In both cases presented, phrenic nerve stimulation demonstrated marked slowing in nerve conduction velocities suggesting demyelination of both phrenic nerves. The abnormality was isolated to the phrenic nerves. No other causes for phrenic nerve damage were identified from detailed imaging and blood tests. Specialist neurology reviews suggested isolated idiopathic inflammatory phrenic neuropathies and both patients were treated with IVIG. Case 1 presented 5 years after Case 2 and was treated with a higher dose of IVIG. This may reflect differences in clinical practice that have changed over time, nevertheless resulting in a similar clinical outcome. In Case 1, this was associated with near‐complete symptom resolution and normalization of nerve conduction velocities, diaphragm strength, ventilatory capacity and lung volumes at follow‐up after 2 years. Thus far, Case 2 has had an incomplete recovery.
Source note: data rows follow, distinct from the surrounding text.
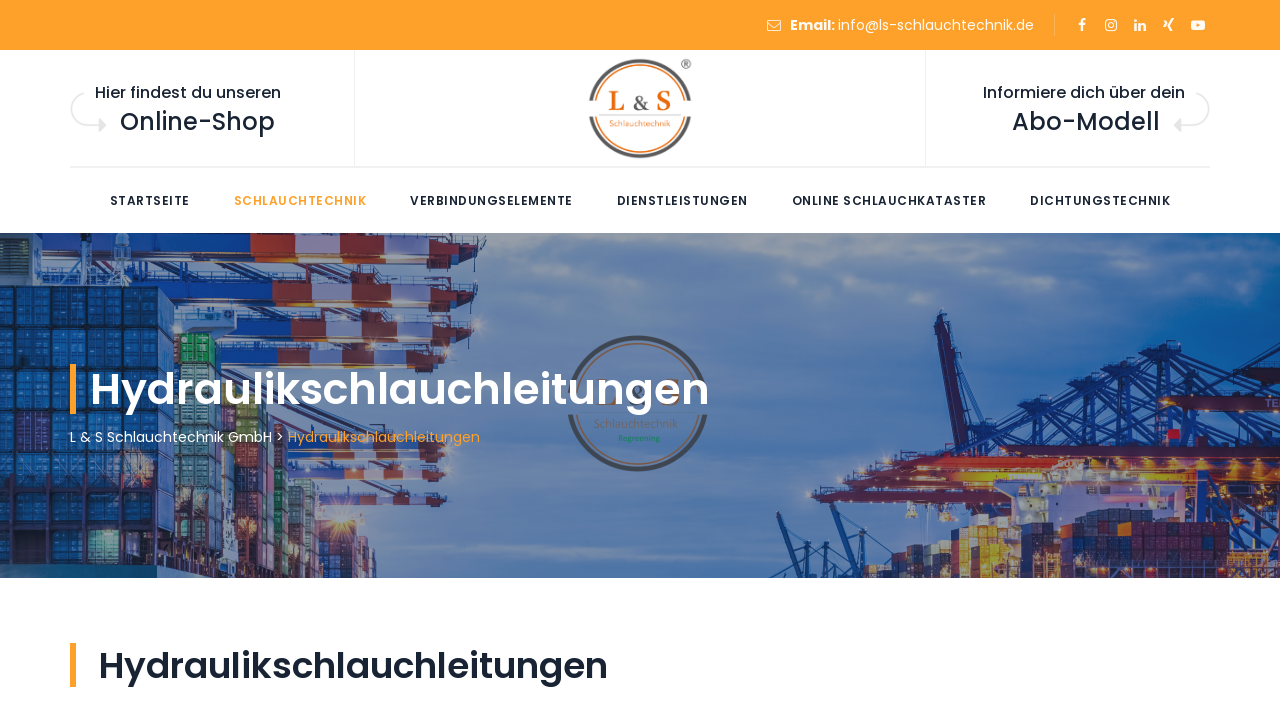

--- FILE ---
content_type: text/css
request_url: https://ls-schlauchtechnik.de/wp-content/uploads/maxmegamenu/style.css?ver=1164ad
body_size: 116
content:
@charset "UTF-8";

/** THIS FILE IS AUTOMATICALLY GENERATED - DO NOT MAKE MANUAL EDITS! **/
/** Custom CSS should be added to Mega Menu > Menu Themes > Custom Styling **/

.mega-menu-last-modified-1750176627 { content: 'Tuesday 17th June 2025 16:10:27 UTC'; }

.wp-block {}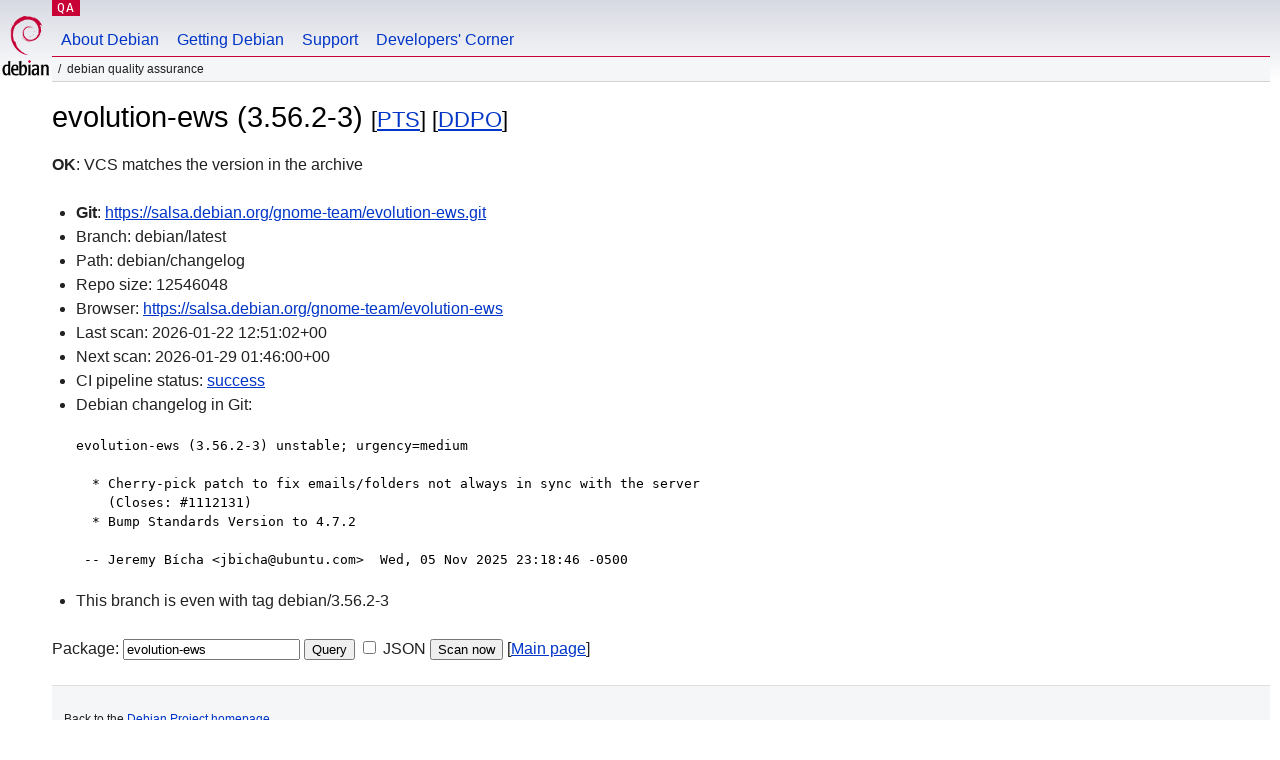

--- FILE ---
content_type: text/html; charset=utf-8
request_url: https://qa.debian.org/cgi-bin/vcswatch?package=evolution-ews
body_size: 1806
content:
<!DOCTYPE HTML PUBLIC "-//W3C//DTD HTML 4.0 Transitional//EN">
<html>
<head>
  <meta http-equiv="Content-Type" content="text/html; charset=utf-8">
  <title>evolution-ews vcswatch -- Debian Quality Assurance</title>
  <link rev="made" href="mailto:debian-qa@lists.debian.org">
  <link rel="shortcut icon" href="/favicon.ico">
  <link type="text/css" rel="stylesheet" href="https://www.debian.org/debian.css">
</head>
<body>
<div id="header">
	<div id="upperheader">
		<div id="logo">
			<a href="https://www.debian.org/" title="Debian Home"><img src="/Pics/openlogo-50.png" alt="Debian" width="50" height="61"></a>
		</div>
		<p class="section"><a href="/">QA</a></p>
	</div>
	<div id="navbar">
		<p class="hidecss"><a href="#inner">Skip Quicknav</a></p>
		<ul>
		   <li><a href="https://www.debian.org/intro/about">About Debian</a></li>
		   <li><a href="https://www.debian.org/distrib/">Getting Debian</a></li>
		   <li><a href="https://www.debian.org/support">Support</a></li>
		   <li><a href="https://www.debian.org/devel/">Developers'&nbsp;Corner</a></li>
		</ul>
	</div>
	<p id="breadcrumbs">Debian Quality Assurance</p>
</div>
<div id="content">



<h1>evolution-ews (3.56.2-3)
<small>[<a href="https://tracker.debian.org/pkg/evolution-ews">PTS</a>] [<a href="/developer.php?package=evolution-ews">DDPO</a>]</small></h1>
<b>OK</b>: VCS matches the version in the archive

<ul>

<li><b>Git</b>: <a href="https://salsa.debian.org/gnome-team/evolution-ews.git">https://salsa.debian.org/gnome-team/evolution-ews.git</a>

</li>
<li id="editform" style="display:none;">
 <form method="GET">
 <input type="hidden" name="package" value="evolution-ews">
 <input type="text" name="vcsheader" value="Vcs-Git: https://salsa.debian.org/gnome-team/evolution-ews.git" size="80">
 <input type="submit" value="Submit">
 <input type="checkbox" name="json"> JSON
 <br>
 <small>Enter a full Vcs-* header, supported schemes are: Vcs-Bzr, Vcs-Cvs, Vcs-Darcs, Vcs-Git, Vcs-Hg, Vcs-Mtn, Vcs-Svn. <br>
 For Vcs-Git append <em><b>-b</b> branch</em> to select the branch name; append <em><b>[</b>subdir<b>]</b></em> if the debian/ directory is not in the repository root. <br>
 The next upload will reset the information from the source package headers.</small>
 </form>
</li>

<li>Branch: debian/latest</li>
<li>Path:  debian/changelog </li>
<li>Repo size: 12546048</li>
<li>Browser: <a href="https://salsa.debian.org/gnome-team/evolution-ews">https://salsa.debian.org/gnome-team/evolution-ews</a></li>
<li>Last scan: 2026-01-22 12:51:02+00</li>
There are sporadic case reports of isolated bilateral diaphragmatic nerve palsy in the literature. , , Most are described on the spectrum of acute brachial neuritis even in the absence of upper limb weakness because of concurrent severe shoulder pain on presentation. In the absence of a known cause, there are few treatment options for bilateral diaphragm palsy, except for ventilatory support during recumbency and sleep. Surgical plication to prevent paradoxical diaphragm movement only has a role in unilateral palsy. Phrenic nerve pacing requires an intact phrenic nerve. Experimental treatments are described in the literature including IVIG, which was given to one patient on the basis of albumin‐cytologic dissociation in cerebral spinal fluid. A case series of three patients with unilateral diaphragm weakness, diagnosed using a sniff test without assessment of the phrenic nerves, found a favourable response to a single week's course of valacyclovir suggesting a viral aetiology. Our cases suggest a role for immunotherapy in selected patients.

CONFLICT OF INTEREST

None declared.

AUTHOR CONTRIBUTION

All listed authors contributed to the article.

ETHICS STATEMENT

The authors declare that appropriate written informed consent was obtained for the publication of this manuscript and accompanying images.